Q9 Average adult salt intake
On average, we consume between 9-12g of salt a day, or 2-21/2 tsp of salt. Only 12% got the right answer, the rest assuming the average adult ate less than this. This is hardly surprising, as accurate figures for salt intake do not currently exist. Government figures suggest the amount is around 9g whereas researchers in the area who have measured 24-hour sodium levels in urine reckon it is more like 12g. Either way, these levels are higher than those believed by the children in this sample.
Q10 Concerns about salt
70% said they were not concerned about the amount of salt they ate while 30% were concerned. Out of all the questions, this showed the most variation in scores with pupils in Durham being most concerned about salt (50%). Girls show more concern about salt than boys and concern seems to increase with age.
Salt awareness score
Overall awareness scores were good. The topmost score, indicating the highest awareness was 7 and 59% got 4 or more and 82% got 3 or more. Girls got slightly higher scores than the boys (and were also more concerned about salt than boys). It has always been assumed that girls are more tuned into health issues than boys.
Conclusions and recommendations
Overall there was a good level of awareness about the amount of salt that should not be exceeded and the health implications of a high salt diet, there was a poor awareness of the amount of salt currently consumed and the amounts found in processed foods. There seemed to be a lack of concern in the amount of salt being consumed.
Although the children surveyed knew that salt was bad for them and could cause heart problems if consumed to excess, indeed awareness was quite high, almost half didn't care enough to question their consumption - a bit of the 'I'm too young to worry about it' - highlighting the importance of educating that the diet consumed when young is one of the building blocks for a healthy future.

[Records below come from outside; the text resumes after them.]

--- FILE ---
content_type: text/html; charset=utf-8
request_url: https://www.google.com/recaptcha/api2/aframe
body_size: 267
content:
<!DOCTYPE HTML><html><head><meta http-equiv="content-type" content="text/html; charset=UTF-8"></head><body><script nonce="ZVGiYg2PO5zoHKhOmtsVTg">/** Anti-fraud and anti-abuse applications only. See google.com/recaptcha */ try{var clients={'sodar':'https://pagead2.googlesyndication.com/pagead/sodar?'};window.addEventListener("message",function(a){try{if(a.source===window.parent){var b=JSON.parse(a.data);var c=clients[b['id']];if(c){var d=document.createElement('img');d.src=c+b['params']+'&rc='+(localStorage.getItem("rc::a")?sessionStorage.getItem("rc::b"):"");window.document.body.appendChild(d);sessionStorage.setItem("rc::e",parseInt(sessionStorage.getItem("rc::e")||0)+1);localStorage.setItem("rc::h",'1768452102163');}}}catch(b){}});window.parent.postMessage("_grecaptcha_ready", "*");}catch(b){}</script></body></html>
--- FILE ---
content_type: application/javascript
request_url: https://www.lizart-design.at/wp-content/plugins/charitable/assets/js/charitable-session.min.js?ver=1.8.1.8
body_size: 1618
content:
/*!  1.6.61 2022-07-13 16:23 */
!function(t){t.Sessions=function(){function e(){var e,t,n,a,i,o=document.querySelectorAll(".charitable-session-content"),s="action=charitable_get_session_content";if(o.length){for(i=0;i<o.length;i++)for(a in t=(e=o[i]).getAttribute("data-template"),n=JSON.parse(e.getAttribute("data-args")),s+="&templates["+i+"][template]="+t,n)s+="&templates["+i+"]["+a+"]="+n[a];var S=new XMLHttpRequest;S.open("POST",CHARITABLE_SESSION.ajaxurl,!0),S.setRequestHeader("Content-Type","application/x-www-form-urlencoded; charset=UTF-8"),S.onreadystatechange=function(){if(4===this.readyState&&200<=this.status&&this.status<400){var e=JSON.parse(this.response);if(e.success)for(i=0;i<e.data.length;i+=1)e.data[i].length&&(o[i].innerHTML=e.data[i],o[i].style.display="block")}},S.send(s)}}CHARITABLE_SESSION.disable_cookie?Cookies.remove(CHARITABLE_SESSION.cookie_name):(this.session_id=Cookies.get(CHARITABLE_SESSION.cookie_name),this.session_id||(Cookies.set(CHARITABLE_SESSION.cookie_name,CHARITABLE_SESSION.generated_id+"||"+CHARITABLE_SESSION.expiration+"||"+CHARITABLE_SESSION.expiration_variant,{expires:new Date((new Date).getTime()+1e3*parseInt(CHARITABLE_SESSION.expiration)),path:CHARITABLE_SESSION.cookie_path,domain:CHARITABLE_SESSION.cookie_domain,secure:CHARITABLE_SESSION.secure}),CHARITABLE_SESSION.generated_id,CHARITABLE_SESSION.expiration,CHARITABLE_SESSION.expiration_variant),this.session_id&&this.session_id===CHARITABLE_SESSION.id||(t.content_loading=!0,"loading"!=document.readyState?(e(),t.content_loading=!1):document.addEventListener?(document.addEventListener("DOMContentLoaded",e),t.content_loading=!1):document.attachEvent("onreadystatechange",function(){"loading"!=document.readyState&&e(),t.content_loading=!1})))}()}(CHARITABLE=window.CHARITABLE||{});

We need to address the fact that although the next generation of adults will be more aware of the implications of salt in the diet, they will possibly not care about the consequences to themselves. Perhaps they will become more health conscious in this respect as they get older? What also needs addressing is the fact that boys seem less concerned than girls, especially as men currently get more cardiovascular disease than women.
Despite a high salt awareness in some respects, there was a lack of understanding of the issues of 'hidden salt' e.g. cereals versus crisps. Even though children were aware that processed foods contain the most salt, presumptions about the salt in certain foods was poor. This issue could be addressed by more consumer education on nutritional labeling and clear labeling of salt on packaging.
Although understanding the recommended upper limit of salt intake, the vast majority of pupils did not realize how high general salt consumption really is and indeed with regards to their own diet, there was a general feeling that most children thought they were not adding very much salt, or indeed generally not eating a high salt diet (Q3 and 4). Could this account for the complacency about salt?
However, children seem to find it hard to judge the amount of salt in processed foods, so would therefore find it hard to judge the amount of salt they were eating. Again this points to a need for the food industry to act to ensure that children do not consume too much salt by eating the foods they enjoy. Action is also needed to ensure that when children do eat processed foods, the label provides clear information with which the children can easily find out how much salt they are eating.
Also, children are unaware the amount of salt an average person consumes. Indeed true accurate figures do not currently exist. This needs to be rectified so that a baseline can be identified in both children and adults, so that changes in salt consumption can be tracked.